The Eastern Shore is an ideal place to study conservation biology because of the intersection of a variety of endangered, invasive, and native species which makes for an often times unbalanced ecosystem which requires human intervention. To learn about the ways that the Chincoteague National Wildlife Refuge works to conserve, the Conservation Biology students took a trip to hear from Kevin Holcomb, a supervisory wildlife biologist at the Refuge who has worked for the U.S. Fish and Wildlife Service for more than 18 years.
Dr. Haines of Millersville University, who has been teaching classes at the Field Station for three years, was an intern at the wildlife refuge in 2000 and was able to supplement Kevin Holcomb’s experiences with his own. Holcomb discussed the intricacies of conservation at the refuge, which is one of the top five wildlife refuges in the country in visitation.
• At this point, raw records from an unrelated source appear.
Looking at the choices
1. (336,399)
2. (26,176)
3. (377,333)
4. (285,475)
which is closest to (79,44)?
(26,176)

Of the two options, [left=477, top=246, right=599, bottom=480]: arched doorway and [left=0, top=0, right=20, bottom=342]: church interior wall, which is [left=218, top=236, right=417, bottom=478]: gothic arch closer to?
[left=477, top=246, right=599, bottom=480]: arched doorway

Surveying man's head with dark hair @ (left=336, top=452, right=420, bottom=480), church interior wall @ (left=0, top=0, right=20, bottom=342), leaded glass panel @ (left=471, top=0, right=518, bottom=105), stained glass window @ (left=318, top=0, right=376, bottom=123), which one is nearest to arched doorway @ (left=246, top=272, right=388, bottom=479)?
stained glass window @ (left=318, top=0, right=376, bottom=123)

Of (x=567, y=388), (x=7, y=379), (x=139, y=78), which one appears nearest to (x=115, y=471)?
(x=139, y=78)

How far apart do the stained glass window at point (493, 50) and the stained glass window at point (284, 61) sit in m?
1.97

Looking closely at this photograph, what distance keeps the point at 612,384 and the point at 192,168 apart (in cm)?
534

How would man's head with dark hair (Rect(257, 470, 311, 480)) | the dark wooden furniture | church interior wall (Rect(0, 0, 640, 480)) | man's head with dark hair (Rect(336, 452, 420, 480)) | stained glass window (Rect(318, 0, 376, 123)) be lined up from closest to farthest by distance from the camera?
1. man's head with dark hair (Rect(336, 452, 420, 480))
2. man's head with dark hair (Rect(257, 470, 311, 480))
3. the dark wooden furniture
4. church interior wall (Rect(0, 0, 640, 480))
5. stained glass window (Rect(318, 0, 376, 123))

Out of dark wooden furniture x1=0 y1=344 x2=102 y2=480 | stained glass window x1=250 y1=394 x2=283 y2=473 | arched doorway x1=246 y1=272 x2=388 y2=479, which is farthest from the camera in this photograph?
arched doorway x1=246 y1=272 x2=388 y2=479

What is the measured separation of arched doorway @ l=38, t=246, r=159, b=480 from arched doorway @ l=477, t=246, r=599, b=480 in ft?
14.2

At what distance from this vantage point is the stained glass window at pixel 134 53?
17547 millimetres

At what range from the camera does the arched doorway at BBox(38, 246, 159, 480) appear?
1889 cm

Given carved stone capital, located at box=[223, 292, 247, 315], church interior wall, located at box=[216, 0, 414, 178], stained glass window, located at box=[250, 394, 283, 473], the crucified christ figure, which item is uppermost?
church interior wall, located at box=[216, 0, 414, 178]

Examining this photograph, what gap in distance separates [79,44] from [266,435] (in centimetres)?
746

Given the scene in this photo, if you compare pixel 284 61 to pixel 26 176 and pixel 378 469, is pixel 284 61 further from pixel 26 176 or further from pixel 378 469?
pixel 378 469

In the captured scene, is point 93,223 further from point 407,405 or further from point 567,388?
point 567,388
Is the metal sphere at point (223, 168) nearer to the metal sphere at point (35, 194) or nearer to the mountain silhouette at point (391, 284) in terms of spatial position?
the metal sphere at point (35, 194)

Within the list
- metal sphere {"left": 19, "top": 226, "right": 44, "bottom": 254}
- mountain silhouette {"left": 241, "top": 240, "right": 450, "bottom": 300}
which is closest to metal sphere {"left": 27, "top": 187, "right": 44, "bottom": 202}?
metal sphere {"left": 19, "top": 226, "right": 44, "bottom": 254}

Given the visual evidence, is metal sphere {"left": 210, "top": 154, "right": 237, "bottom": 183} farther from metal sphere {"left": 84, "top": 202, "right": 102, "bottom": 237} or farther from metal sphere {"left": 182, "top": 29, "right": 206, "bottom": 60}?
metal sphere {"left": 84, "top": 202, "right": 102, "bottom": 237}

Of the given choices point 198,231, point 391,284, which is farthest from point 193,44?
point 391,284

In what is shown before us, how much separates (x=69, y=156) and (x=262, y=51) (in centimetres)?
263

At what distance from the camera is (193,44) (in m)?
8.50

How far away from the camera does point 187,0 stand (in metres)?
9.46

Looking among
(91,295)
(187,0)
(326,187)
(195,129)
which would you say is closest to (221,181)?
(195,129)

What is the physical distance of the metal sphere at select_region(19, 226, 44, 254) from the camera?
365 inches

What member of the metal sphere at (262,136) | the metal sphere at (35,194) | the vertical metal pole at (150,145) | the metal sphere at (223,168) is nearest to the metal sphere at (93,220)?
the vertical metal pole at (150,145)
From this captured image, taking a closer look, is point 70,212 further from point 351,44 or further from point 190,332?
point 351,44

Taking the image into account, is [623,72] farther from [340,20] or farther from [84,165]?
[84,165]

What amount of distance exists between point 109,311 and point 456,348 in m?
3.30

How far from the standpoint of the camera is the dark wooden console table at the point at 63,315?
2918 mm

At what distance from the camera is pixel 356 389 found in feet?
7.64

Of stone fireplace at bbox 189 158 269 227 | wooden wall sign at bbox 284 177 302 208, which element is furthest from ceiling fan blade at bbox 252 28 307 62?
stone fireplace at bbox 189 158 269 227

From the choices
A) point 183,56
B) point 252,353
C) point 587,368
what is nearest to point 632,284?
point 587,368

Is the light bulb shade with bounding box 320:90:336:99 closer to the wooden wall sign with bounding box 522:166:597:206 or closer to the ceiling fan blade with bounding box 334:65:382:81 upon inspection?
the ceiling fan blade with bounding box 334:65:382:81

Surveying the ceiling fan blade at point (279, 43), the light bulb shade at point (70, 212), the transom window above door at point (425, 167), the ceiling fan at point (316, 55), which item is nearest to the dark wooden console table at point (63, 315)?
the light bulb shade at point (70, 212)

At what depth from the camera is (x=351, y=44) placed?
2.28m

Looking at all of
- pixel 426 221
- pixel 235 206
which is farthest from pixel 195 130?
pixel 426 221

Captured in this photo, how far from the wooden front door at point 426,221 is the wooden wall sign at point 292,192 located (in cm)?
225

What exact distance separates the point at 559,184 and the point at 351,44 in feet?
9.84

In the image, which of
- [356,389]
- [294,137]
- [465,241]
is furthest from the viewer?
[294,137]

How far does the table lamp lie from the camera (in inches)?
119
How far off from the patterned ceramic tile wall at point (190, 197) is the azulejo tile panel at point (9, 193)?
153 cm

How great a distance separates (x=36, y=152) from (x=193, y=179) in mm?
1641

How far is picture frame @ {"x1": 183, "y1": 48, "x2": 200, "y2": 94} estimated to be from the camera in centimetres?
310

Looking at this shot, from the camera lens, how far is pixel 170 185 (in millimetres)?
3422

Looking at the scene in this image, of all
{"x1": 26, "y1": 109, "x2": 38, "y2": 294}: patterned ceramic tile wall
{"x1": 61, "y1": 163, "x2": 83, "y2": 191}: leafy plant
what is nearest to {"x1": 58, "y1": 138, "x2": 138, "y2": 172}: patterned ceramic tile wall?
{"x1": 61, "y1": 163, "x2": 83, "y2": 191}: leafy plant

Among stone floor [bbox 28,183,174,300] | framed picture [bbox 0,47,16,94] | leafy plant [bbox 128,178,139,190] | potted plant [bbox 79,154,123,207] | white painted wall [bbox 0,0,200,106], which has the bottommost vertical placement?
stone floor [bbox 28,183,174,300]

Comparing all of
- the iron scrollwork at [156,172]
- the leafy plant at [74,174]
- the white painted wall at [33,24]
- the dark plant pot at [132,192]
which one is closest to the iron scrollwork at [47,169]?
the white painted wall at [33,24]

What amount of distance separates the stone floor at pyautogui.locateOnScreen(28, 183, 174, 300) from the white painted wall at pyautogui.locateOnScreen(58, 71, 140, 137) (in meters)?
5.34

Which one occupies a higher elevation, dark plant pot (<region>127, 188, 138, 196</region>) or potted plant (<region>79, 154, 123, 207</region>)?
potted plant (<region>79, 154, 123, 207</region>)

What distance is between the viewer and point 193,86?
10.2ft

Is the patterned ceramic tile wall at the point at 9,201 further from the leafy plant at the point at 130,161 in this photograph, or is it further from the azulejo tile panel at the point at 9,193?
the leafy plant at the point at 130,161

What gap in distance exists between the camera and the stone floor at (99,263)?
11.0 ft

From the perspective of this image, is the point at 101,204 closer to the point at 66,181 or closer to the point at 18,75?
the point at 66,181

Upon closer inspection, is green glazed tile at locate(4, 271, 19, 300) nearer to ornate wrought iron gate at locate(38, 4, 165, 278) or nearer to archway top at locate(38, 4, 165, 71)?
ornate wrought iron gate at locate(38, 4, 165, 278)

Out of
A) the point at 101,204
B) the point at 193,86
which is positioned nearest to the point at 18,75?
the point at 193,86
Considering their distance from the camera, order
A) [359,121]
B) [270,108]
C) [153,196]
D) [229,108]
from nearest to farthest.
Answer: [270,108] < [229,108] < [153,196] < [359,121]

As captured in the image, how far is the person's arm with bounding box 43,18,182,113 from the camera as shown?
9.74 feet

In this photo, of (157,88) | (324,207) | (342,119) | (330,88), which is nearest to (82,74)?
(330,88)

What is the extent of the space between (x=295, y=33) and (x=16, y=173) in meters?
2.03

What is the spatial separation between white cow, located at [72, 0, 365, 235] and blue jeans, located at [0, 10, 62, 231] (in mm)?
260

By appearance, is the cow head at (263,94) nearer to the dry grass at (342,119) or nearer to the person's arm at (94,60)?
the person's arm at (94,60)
The refuge applies multiple-use management in order to maximize conservation of the environment with things like public use and cultural resources, like the Assateague Lighthouse. Part of this plan includes population control of the animals: for the endangered animals, monitoring their size, and for invasive species, monitoring their growth. An example of invasive species in the area is the sika elk, originally from Asia, which were released onto the island by a Boy Scout troop in the early 1990’s. The refuge allows people to hunt the sika elk in order to stunt their rapidly growing population that is presently infringing on the population of the white-tailed deer. Another example of a species affecting the environment is the southern pine beetle. While this small critter is native to the Eastern Shore, it is not necessarily less harmful than the sika population. These beetles are making their way into trees, causing them to collapse which could be dangerous to other animals and also affects the recreational experience of hikers.